And Option A still didn’t have a chance.

The worst part was, once I got home, I had no time left to freak out about it. Ten minutes at most. If I waited any longer, he’d be ordered upstairs to do some thankless task, and I’d miss my chance, maybe forever. All I could do was hope my legs held out as I forced them to carry me out the access door, down the path of lava rocks, behind an artfully placed clutch of palo verdes, to another, smaller door that opened to reveal the top of a narrow staircase, where I paused. I already felt utterly disrobed under the lurid yellow fluorescent light and its passive-aggressive buzzing that was nevertheless not loud enough to drown out the hammering of my heart and the churning of my insides as I descended, trying to keep my footsteps light.
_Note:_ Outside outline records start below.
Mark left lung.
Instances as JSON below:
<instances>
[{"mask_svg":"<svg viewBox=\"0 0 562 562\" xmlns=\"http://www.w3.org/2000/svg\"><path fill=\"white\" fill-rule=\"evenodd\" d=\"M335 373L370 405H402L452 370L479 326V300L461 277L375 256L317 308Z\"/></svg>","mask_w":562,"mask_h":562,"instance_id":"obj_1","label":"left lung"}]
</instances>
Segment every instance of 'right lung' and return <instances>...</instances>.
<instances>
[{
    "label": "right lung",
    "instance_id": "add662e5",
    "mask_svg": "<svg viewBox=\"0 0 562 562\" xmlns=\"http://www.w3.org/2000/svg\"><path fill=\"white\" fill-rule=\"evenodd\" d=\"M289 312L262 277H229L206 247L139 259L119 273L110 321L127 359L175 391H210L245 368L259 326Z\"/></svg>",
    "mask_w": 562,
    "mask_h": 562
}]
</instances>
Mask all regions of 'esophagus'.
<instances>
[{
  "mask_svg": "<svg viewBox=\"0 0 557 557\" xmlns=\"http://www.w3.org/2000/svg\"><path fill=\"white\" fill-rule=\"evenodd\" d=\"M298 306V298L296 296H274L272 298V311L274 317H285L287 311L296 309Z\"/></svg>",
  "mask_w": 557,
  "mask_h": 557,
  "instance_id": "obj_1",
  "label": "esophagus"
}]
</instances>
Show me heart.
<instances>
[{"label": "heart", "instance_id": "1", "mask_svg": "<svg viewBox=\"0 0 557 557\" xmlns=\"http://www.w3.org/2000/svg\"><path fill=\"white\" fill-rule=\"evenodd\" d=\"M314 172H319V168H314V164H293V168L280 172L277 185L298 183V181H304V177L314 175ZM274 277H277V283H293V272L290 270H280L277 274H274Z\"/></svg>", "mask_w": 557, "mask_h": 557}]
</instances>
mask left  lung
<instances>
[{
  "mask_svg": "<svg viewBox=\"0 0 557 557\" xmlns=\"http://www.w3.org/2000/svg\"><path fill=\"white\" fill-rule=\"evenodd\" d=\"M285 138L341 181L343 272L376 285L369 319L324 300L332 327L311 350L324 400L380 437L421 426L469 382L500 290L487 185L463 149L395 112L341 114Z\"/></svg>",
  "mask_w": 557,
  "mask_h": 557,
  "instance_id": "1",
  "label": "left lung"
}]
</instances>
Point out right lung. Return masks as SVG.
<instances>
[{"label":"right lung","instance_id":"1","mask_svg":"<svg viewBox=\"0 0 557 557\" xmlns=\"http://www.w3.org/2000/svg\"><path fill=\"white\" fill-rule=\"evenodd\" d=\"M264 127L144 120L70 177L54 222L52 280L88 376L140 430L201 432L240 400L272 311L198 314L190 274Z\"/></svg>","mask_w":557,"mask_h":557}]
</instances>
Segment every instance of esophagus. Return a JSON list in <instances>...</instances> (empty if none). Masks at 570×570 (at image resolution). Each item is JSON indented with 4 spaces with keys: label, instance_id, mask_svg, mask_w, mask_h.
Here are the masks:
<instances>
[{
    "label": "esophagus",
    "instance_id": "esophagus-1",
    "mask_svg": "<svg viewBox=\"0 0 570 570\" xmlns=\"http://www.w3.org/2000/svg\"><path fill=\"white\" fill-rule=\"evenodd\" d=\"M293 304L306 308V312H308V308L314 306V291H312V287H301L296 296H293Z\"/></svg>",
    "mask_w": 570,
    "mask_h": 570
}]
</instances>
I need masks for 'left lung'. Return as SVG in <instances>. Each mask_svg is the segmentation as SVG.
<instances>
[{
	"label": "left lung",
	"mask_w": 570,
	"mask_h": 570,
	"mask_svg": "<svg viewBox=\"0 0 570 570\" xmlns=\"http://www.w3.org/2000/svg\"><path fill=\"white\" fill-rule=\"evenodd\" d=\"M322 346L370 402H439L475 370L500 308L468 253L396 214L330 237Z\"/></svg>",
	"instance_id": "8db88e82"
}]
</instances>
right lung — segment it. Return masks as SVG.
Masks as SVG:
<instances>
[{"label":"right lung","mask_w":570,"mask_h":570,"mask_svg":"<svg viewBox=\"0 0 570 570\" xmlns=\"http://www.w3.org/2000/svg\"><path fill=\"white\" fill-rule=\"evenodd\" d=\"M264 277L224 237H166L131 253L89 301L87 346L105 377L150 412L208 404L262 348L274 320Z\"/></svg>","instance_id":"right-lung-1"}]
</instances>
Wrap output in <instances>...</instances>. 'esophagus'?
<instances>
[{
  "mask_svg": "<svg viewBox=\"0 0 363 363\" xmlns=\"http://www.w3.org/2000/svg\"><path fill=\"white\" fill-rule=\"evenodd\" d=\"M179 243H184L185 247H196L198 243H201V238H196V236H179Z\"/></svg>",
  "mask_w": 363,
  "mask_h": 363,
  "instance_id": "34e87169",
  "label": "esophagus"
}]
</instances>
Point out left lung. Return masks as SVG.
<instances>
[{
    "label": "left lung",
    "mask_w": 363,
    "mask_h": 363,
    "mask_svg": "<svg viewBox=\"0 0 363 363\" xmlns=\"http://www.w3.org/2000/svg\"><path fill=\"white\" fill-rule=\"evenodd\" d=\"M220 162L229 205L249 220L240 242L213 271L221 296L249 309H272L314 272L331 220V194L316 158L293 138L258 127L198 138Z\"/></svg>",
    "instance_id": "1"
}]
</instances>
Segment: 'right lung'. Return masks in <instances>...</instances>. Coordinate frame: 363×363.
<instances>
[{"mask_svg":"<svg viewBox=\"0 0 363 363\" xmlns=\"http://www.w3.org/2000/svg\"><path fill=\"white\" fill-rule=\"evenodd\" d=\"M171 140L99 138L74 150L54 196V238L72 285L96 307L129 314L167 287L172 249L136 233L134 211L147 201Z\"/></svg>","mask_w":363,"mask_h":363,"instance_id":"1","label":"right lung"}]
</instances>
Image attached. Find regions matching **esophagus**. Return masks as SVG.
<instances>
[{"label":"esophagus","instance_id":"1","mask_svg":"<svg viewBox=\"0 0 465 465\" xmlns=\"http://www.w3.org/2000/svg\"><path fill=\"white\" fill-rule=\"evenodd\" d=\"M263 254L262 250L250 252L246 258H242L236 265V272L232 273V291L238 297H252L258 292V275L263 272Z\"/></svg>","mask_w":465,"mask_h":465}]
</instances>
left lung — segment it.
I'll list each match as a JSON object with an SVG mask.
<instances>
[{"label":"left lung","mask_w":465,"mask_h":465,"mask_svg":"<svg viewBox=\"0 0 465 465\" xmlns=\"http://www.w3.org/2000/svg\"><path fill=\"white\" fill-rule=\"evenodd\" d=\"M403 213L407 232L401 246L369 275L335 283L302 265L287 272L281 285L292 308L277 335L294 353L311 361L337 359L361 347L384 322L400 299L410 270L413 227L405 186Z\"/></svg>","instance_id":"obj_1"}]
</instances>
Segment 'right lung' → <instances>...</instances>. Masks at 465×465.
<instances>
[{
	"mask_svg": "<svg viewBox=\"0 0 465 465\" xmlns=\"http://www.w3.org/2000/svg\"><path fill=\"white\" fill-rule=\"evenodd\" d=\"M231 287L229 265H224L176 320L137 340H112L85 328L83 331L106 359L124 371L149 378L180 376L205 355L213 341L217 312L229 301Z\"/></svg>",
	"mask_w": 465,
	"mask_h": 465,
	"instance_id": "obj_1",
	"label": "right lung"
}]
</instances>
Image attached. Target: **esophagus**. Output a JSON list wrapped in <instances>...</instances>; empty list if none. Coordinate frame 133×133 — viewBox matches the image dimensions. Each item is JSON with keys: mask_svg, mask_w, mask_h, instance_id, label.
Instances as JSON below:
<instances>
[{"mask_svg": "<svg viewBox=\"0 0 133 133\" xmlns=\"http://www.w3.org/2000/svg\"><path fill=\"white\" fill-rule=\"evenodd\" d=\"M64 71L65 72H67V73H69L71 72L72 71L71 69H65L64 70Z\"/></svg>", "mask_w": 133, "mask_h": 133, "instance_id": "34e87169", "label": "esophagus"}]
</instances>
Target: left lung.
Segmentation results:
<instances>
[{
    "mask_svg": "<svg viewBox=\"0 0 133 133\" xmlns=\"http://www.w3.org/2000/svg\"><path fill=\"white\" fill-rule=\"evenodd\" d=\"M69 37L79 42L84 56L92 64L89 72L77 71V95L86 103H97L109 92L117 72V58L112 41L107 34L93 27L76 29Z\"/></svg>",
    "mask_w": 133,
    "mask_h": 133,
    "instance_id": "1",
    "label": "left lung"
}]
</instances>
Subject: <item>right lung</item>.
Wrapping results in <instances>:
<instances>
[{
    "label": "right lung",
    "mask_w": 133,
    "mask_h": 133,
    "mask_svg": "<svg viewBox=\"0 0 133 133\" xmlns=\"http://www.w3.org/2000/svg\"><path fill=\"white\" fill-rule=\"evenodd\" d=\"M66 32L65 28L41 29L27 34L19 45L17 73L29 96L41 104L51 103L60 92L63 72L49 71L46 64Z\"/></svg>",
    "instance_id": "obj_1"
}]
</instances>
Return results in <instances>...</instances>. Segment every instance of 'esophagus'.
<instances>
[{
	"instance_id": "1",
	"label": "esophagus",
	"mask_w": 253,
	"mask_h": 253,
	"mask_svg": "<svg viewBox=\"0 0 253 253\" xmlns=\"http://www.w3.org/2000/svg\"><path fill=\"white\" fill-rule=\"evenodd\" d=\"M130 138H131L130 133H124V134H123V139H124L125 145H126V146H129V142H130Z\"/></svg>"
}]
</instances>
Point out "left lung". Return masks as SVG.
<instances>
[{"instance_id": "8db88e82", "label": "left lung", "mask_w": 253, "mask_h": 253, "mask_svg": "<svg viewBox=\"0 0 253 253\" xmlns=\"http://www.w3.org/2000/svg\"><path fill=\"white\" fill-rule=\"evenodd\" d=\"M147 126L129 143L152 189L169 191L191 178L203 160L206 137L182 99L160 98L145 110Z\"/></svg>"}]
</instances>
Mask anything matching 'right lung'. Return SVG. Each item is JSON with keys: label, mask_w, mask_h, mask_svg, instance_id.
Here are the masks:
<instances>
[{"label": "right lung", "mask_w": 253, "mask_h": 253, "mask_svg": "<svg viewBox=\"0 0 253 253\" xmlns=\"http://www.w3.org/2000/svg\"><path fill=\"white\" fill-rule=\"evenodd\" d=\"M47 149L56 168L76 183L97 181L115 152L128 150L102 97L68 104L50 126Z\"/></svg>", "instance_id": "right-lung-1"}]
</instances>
At the bottom was an empty corridor. And at the end, more cinder block, more fluorescence, and another door— the door, probably. I glanced at the walls, suddenly fearing danger. Security cameras? Microphones? Or maybe a two-way mirror, or a curtain allowing my second-grade teacher to jump out and announce she was hereby revoking that “Excellent conduct” score I’d earned on my report card all those years ago? I knew it was ridiculous, but?—

“Lost?”

I jumped. He stood right there in the doorway at the end of the hall, arms crossed. He looked better rested and was wearing a shirt I hadn’t seen before, a soft aqua blue one that somehow fit him perfectly; it hugged his torso and even under the harsh lights, seemed to turn his eyes and hair to liquid gold, a glittering treasure submerged in a coral reef.

A few mangled erasers were a small price to pay.

I couldn’t see much of what was in the room behind him. More cinderblock: what a surprise. Also: a few narrow metal bunks, the threadbare sofa that used to be in our media room and that I thought my parents had thrown out years ago, and light struggling to spill through a single high window in the corner.

So this was it. His everyday reality. For some reason, I felt grateful that he was letting me into it, even though technically, I could have come down here years ago, at any time. Yeah, it was supposed to be off-limits, but it was my house, for God’s sake.

“I’m sorry,” I said.

“About what?”

“About this.” I gestured lamely to the dismal space. “Believe it or not, I had no idea.”

He seemed confused. “Are you kidding me? I mean, there’s a window. And a sofa . Trust me, the place is a palace.”

“I really don’t want to know what you’re comparing it to.”

“No, you don’t,” he said, even though he must have known that actually I did. “Come,” he said, and for one absurd second, I actually thought he might take my hand .

He didn’t, though, just beckoned me around another corner, where we found ourselves in an alcove made of yet more cinderblocks, plus the bonus of a dingy area rug, a dented metal stool lying on its side, and a broken bookshelf stuffed with old cookbooks and dated encyclopedias. Down the hall, another door was ajar, and I could just see more bunks, one with a handmade quilt—the women’s quarters, I could only assume.

“Sorry I can’t offer you a drink,” he said, raking his hand through his thick golden strands as he followed my gaze. “Or a chair.” He turned around and offered me a sheepish half-smile. As if I would ever criticize this view.

I glanced behind me. “Should we be?—”

“It’s okay,” he assured me. “They’re all busy. You should see the housekeeper’s to-do list for today. Reading Advanced Quantum Mechanics was less scary. Nobody will be down here for hours. Oh, and there’s no security camera. Not in this spot.” He reached into his pocket and pulled out a thin wire. “And not as of this week. Anyway.” With that one word, his easy confidence melted away, replaced by that hesitance when he’d called back to me in the pantry. “I just wanted you to know that my sis—Maeve’s—messages were on that phone.”

So he’d spoken to her. I knew, now. I knew why he’d given me the indescribable look he had when I’d walked in, like he was seeing something in me I’d never even seen in myself. That look he was almost giving me again, now.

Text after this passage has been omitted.